Ceci dit, nonobstant l’issue heureuse de cette rencontre, nous sommes bloqués sur un banc avec l’annexe et nos deux toutous … C’est ce qui s’appelle « rester sur le sable » je suppose …
La marée ne sera pleine que dans 1h30 environ, nous avons fait attention à ça quand même, et décidons de ne pas attendre et de traverser le lagon en tirant l’annexe dans le mince filet d’eau qui enfle timidement avec la marée … trop timidement.
A cette occasion, les toutous sont nommés Titus et Marcus et suivent gaiement en mode balade. C’est vraiment curieux cette impression d’avoir deux chiens, dans une clairière improbable et vertigineusement belle.
Quand une 1/2 heure plus tard nous arrivons dans un cul-de-sac vaseux où nous nous enfonçons régulièrement jusqu’au dessus du genou, le tableau est toujours aussi idyllique, bien qu’un peu pesant quand même à la longue, et je ne parle même pas du poids de notre annexe ultra légère qui commence à se faire sévèrement ressentir … A l’évidence, cela ne passera pas …
La décision s’impose de refaire le chemin en sens inverse avant que la marée ne redescende. Nous avons encore du temps mais, bon, il ne faut pas tirer sur la corde tout de même.
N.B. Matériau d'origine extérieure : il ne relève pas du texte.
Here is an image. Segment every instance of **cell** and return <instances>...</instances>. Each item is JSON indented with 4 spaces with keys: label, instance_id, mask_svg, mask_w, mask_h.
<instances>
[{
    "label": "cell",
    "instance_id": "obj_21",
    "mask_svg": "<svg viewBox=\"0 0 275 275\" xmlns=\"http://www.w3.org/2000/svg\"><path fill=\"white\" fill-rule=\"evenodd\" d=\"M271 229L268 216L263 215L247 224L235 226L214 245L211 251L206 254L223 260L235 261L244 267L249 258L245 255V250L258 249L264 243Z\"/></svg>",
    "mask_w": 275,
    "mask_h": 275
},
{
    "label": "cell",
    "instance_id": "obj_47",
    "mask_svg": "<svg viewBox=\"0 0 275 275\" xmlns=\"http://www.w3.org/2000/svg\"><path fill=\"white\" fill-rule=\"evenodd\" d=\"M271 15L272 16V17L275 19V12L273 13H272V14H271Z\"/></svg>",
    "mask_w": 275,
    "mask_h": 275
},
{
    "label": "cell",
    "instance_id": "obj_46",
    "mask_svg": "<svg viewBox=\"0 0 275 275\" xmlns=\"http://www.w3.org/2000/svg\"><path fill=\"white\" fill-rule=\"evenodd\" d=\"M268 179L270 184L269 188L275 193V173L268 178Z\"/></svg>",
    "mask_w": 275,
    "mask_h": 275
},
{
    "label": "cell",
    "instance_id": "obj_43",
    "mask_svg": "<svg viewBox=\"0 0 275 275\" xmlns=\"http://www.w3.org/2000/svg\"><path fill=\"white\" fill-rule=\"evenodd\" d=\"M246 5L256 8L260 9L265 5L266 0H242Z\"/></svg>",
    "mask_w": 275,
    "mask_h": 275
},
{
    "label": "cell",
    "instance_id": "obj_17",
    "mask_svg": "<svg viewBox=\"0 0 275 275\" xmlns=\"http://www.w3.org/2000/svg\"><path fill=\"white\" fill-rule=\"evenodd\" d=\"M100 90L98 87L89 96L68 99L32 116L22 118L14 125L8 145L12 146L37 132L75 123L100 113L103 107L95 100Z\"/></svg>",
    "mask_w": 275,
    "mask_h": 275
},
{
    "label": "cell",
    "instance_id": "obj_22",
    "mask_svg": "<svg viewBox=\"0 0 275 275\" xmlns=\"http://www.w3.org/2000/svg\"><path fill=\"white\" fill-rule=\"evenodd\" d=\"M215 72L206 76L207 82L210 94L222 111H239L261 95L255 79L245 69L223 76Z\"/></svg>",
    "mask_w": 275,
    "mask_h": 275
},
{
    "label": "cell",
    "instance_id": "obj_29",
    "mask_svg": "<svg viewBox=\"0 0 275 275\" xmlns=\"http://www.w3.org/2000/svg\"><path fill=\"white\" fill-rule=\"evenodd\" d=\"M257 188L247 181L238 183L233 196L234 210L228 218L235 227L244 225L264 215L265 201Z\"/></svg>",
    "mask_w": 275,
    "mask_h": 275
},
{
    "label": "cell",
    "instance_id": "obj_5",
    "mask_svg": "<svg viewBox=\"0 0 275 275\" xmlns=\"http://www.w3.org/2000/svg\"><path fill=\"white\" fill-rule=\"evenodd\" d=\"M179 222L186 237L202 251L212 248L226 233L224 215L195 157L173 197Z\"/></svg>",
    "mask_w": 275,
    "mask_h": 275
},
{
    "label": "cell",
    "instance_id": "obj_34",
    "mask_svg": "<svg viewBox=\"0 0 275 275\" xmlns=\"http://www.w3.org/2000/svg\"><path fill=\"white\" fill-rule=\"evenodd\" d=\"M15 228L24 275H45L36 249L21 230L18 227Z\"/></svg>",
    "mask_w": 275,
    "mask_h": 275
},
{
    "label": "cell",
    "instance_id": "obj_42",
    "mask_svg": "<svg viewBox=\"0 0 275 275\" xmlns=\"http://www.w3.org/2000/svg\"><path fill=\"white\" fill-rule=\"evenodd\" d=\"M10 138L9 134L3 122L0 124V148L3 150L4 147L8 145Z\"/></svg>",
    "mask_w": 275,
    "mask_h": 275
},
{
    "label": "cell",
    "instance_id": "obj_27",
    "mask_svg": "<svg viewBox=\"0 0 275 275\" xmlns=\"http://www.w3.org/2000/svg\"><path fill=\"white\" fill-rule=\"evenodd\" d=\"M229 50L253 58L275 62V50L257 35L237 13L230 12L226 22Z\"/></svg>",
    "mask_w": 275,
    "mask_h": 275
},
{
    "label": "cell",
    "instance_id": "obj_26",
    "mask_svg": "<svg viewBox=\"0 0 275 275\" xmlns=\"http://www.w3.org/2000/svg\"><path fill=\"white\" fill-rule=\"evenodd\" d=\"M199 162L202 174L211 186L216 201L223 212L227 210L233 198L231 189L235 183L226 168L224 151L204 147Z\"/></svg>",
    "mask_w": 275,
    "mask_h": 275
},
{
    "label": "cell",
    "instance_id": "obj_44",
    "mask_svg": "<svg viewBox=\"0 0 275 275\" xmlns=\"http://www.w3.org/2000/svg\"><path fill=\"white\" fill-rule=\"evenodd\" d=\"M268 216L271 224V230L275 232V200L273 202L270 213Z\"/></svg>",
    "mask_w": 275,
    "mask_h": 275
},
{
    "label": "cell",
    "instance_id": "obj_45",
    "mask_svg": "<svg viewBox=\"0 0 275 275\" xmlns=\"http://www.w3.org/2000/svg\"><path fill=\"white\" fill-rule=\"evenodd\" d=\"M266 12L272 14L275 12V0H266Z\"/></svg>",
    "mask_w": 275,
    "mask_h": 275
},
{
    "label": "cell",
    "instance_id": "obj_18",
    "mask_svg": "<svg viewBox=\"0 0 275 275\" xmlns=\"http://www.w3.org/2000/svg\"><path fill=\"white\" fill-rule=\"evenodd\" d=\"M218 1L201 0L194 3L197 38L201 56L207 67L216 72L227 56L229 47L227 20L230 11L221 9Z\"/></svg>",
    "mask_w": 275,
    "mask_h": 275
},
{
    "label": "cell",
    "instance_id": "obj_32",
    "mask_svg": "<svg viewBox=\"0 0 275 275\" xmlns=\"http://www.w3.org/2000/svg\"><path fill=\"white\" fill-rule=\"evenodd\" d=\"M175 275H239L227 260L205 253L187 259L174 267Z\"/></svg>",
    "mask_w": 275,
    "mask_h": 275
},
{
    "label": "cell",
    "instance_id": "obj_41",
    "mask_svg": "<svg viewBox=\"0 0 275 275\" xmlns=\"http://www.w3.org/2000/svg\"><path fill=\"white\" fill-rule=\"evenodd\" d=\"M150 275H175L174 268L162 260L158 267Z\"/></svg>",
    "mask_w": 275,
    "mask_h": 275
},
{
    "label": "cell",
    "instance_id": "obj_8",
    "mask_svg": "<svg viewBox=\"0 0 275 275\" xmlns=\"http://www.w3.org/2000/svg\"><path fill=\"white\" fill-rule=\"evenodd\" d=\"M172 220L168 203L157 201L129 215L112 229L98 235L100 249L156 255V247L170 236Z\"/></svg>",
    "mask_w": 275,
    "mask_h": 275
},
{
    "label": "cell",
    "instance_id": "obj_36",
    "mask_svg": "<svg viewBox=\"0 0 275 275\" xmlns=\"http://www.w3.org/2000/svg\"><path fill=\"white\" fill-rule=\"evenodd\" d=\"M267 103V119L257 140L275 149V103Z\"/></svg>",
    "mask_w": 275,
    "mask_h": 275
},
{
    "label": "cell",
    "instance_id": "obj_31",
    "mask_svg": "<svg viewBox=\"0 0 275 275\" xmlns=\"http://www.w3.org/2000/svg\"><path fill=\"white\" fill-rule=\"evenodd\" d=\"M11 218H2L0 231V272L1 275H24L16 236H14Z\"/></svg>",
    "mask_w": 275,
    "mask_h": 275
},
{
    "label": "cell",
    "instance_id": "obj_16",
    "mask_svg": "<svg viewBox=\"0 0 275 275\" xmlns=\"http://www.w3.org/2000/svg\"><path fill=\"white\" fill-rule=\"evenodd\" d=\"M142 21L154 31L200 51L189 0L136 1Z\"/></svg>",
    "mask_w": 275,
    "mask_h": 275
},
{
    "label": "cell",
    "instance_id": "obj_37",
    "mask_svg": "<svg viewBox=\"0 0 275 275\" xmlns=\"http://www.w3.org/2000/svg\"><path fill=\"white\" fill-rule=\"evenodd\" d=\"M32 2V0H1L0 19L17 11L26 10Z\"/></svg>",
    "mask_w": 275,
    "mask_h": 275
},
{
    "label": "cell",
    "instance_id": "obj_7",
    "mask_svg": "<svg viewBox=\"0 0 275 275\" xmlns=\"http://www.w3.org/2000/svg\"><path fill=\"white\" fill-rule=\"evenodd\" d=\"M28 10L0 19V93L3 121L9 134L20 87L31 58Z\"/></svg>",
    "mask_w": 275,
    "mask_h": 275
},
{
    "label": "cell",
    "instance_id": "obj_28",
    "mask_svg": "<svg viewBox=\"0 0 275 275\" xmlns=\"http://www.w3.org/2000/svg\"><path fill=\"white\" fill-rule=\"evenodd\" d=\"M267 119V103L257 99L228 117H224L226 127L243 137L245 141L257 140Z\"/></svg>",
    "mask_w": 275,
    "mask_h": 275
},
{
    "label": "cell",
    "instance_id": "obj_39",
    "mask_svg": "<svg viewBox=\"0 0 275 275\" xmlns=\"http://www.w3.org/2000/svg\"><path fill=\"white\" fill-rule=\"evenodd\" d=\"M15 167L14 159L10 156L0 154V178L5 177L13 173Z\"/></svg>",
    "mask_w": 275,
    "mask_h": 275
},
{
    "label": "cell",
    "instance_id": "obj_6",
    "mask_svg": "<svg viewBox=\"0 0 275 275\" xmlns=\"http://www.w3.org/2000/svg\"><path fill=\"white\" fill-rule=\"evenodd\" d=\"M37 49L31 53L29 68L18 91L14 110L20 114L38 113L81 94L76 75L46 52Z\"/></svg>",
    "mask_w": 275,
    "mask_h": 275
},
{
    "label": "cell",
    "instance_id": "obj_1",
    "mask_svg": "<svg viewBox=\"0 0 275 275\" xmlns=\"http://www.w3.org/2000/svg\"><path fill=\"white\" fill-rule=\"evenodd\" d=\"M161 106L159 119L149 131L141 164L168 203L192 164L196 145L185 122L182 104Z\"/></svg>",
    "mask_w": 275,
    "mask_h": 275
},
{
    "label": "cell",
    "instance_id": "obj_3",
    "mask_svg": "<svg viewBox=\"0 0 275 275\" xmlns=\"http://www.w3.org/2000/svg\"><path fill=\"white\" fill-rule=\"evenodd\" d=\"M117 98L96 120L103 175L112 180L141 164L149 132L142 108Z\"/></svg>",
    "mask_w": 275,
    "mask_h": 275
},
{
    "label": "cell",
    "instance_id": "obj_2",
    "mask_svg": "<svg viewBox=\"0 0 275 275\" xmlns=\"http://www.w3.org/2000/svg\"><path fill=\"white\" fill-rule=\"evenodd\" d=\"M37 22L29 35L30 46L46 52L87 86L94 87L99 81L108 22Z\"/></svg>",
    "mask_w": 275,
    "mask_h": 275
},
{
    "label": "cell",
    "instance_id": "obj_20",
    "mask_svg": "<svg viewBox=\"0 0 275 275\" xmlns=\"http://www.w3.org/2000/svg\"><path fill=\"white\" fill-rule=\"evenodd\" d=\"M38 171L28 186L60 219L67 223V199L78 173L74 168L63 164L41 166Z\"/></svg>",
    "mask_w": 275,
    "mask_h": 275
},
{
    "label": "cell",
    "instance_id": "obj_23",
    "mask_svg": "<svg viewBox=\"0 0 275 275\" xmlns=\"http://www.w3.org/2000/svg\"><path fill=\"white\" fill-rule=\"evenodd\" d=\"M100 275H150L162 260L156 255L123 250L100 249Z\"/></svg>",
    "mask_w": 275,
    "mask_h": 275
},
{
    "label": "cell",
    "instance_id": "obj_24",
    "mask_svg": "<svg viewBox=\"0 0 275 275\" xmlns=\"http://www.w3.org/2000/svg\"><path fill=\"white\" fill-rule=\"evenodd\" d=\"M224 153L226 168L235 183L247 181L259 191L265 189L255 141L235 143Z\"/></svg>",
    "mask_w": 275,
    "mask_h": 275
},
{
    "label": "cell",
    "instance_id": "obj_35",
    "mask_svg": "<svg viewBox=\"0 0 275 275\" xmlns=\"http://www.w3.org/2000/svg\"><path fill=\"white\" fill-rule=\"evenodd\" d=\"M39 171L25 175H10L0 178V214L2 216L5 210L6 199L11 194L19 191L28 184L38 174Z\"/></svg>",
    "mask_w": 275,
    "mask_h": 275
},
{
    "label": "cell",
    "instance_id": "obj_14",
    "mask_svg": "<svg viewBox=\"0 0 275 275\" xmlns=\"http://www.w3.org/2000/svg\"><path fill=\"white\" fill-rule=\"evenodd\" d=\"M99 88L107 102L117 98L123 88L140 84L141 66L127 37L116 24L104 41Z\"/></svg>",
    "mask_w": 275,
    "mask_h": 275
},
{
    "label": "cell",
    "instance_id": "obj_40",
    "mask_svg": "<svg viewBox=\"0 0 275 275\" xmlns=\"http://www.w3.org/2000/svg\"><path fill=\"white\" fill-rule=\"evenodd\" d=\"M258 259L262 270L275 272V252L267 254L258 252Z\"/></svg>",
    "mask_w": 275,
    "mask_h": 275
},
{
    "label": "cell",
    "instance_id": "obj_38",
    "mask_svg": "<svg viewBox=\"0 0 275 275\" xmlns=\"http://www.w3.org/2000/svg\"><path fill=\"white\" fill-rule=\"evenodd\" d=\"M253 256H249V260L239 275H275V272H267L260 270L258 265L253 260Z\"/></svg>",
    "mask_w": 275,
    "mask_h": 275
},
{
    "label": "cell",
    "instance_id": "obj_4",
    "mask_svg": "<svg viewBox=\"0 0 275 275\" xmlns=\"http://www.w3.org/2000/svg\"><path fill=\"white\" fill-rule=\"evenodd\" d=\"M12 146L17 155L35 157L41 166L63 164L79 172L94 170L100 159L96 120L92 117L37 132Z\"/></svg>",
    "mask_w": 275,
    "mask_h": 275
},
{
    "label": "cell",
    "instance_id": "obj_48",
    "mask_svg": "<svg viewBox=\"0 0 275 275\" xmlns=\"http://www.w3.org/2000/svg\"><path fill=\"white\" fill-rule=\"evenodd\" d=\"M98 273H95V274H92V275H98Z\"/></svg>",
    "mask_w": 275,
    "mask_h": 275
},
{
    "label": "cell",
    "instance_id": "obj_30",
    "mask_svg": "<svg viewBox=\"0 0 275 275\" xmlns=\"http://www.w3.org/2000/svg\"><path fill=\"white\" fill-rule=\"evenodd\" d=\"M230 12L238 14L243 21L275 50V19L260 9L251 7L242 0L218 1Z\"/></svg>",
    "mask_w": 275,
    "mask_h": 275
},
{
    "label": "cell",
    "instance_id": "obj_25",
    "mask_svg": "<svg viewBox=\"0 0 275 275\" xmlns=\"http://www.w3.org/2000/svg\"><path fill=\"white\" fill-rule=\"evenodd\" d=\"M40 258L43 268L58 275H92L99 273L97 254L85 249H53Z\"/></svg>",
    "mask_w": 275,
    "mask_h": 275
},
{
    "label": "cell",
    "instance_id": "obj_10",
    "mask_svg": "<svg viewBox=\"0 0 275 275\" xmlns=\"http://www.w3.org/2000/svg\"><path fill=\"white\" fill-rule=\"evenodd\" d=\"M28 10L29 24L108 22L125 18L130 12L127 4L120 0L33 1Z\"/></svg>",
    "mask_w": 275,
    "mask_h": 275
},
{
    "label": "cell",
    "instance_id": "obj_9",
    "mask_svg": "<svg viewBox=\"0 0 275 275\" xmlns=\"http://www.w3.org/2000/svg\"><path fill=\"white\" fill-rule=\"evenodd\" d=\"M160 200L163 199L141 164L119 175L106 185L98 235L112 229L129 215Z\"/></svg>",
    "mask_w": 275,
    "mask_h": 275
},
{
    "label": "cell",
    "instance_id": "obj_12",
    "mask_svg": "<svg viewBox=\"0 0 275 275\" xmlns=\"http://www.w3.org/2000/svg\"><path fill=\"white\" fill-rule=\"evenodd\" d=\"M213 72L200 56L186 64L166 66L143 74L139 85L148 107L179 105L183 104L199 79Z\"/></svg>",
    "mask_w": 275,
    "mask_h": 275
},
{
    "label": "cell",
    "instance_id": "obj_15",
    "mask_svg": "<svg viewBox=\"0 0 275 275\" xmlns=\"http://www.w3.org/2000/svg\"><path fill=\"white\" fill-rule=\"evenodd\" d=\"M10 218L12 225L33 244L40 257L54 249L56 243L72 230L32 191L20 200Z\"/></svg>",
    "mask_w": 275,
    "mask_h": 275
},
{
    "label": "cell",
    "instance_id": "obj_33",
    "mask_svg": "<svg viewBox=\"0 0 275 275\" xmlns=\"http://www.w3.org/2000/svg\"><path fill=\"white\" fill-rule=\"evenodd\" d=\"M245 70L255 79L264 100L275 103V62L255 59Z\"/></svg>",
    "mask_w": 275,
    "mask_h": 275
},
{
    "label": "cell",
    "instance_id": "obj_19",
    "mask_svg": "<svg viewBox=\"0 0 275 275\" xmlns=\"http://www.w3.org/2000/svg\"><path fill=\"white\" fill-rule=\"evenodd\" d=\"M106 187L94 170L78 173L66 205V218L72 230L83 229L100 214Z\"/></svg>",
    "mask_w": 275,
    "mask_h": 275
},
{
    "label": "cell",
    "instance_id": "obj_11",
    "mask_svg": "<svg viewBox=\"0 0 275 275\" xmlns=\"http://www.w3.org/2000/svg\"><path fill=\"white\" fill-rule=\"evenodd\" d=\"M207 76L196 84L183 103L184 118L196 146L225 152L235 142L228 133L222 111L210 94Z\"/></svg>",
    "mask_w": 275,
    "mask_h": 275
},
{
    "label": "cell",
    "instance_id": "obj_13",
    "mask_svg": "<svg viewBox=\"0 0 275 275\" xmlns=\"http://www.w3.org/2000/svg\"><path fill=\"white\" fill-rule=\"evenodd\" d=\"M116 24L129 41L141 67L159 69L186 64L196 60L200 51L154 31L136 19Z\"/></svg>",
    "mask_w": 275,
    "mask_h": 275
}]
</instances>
Heureusement, le retour jusqu’en eau navigable est plus facile car il y a un peu plus d’eau et nous apprécions de nous asseoir dans l’esquif que nous avons traîné dans cette double « traversée du désert ».
Titus et Marcus, toujours en mode balade, ouvrent la route, mais quand nous arrivons à la sortie du lagon et que nous pouvons remettre le moteur en route, Titus comprend que nous partons sans eux et commence à pleurer … C’est déchirant …
Ensuite, le retour au bateau pour récupérer masques et tubas se passe sans encombre et nous organisons un nouveau départ pour la mangrove … mais par le nord cette fois, histoire de voir jusqu’où nous pouvons nous aventurer de ce côté la.
Dans le dédale des rivières du nord, des tortues nagent et des américains cherchent une sortie, nous leurs indiquons notre entrée et eux la leur ! Mais nous n’avons pas dû bien retenir ce qu’ils nous ont expliqué, car entre deux culs-de-sac, nous découvrons certes une magnifique sortie sur la côte Est, mais à l’opposé de là où Takoumi nous attend … Ironiquement, à quelques encablures de la bonne sortie, nous croisons de nouveau les américains qui ont décidé de refaire un tour de manège après avoir trouvé facilement la sortie que nous leur avons indiquée !
De retour au bateau, après un déjeuner et un repos bien mérité, Manuela, qui visiblement a encore quelques ressources à revendre, rejoint, seule, la plage déserte pour se baigner. Nous ne partirons que le lendemain.